I think the Cure probably influenced me more obviously when I was 15, while Judy Blume’s influence was this latent, silent killer waiting to emerge until I was brave enough to stop costuming all of my work in metaphor and say things directly. I was very, very, very, very afraid to say things directly when I was 15, mostly because I was listening to music like the Cure and like Nick Cave and like the Legendary Pink Dots where it was totally forbidden to just come out in a song and say: “I had a really shitty day” and “I got my period.”
That was not the style of music that I was into, and it took me until I was in my early 30s to really peel back all of that metaphor and start experimenting with being really direct and really frank in songs, because it was frightening. But, you know, that was all Judy Blume’s style.
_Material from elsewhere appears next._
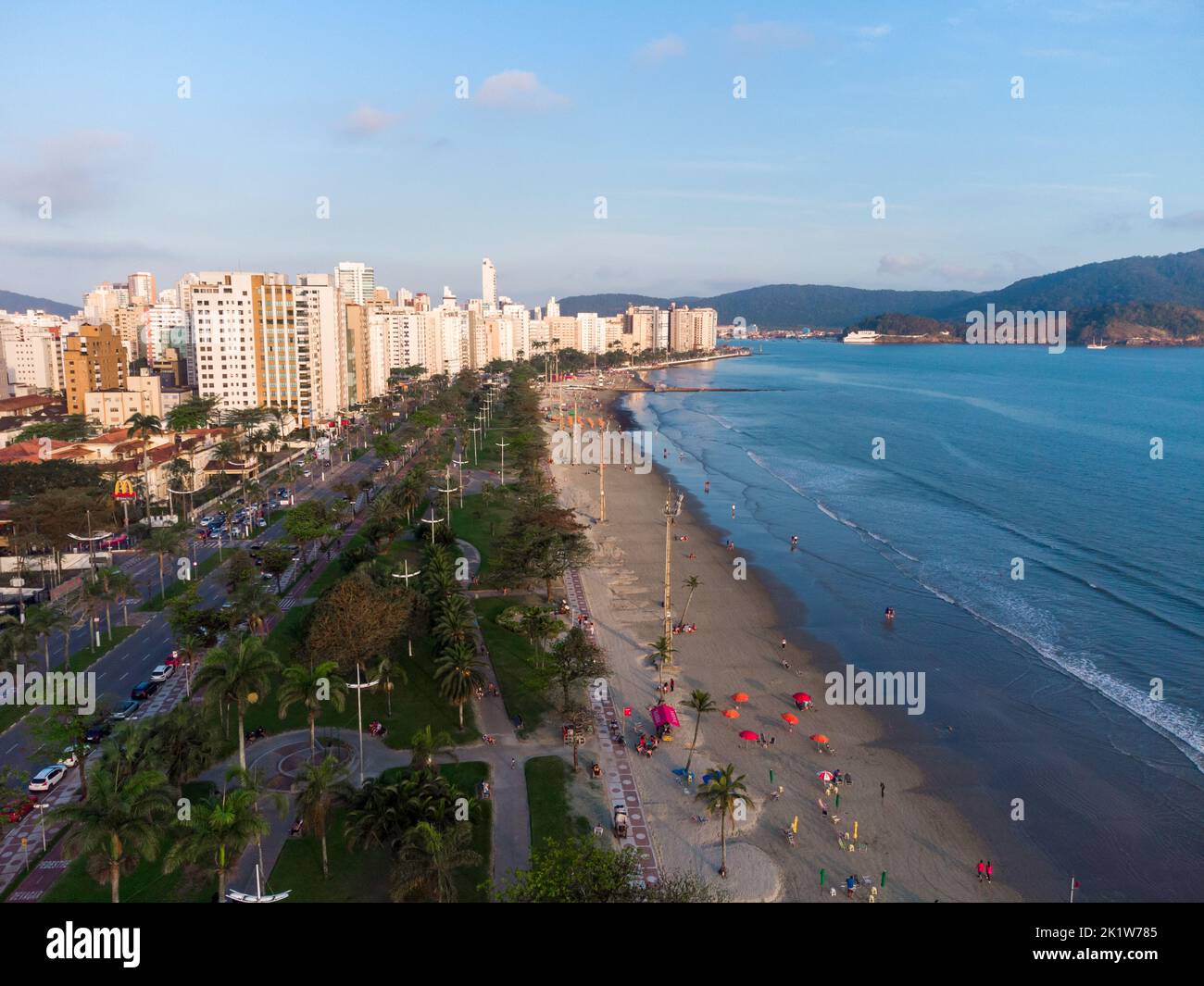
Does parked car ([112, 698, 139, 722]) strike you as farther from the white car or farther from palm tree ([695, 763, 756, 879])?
palm tree ([695, 763, 756, 879])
Judy Blume turns 80 years old on Monday. What should we make of her legacy?
I feel like if you’re going to talk about Judy Blume in 2018 and not talk about the influence that she has had on my generation of women—many of whom are coming into their own and finding their voices in a kind of feminist camaraderie for the first time in their lives—you’re missing the main story. Even though Judy Blume wasn’t standing at a giant feminist podium with a vagina on it, pumping her fist, she may have had one of the most profound feminist influences on my generation, just by virtue of the fact that she gave us the truth, and the truth is more powerful than anything.
Meanwhile, her books were being banned and censored and burned left and right, but none of that was on the radar of a seventh-grader in Lexington, Massachusetts, who just assumed that these were your basic library books. And of course, you talk about sex and of course you talk about menstruation, and of course you talk about boobs and of course you talk about semen and all of the weird things that you’re kind of figuring out when you’re 15 years old, but our ability to take that for granted is Judy Blume’s greatest gift to an entire generation of women, because that that shaped our ability to be empowered.
Do you think she’s still having that impact on young women today?
I wish I knew. I don’t know because I’m not 15 anymore, and I don’t know really what’s out there. 15-year-olds today have the internet. We didn’t. If we were going to get information as 15-year- olds, it was either going to be from our friends, from our siblings, from magazines, or from our parents and teachers, who told us nothing. And so a book that was packed with information about menstruation and wet dreams and sex and boobs was a really valuable commodity, because there wasn’t a whole lot of other media floating around to tell us and teach us, whereas 15-year-olds today with an Instagram feed can pretty much pick up anything.
But that doesn’t necessarily mean that they are, because when I look at the average teen magazine, it isn’t that much more advanced than I remember it being in 1983. There’s also the horror that feminism and media have backslid and gotten more conservative and less daring and less truthful and more fear-based and more commercial-based and more capitalist-based. I know that the stuff that [Blume] talks about in her books has not gone out of style. I know that she’s updating new additions of her books to take out the jargon that really dates the stuff to 1978, but the feelings don’t change, they’re pretty much the same.
So what you’re saying is, we still need Judy Blume in 2018.
We absolutely still need Judy Blume in 2018.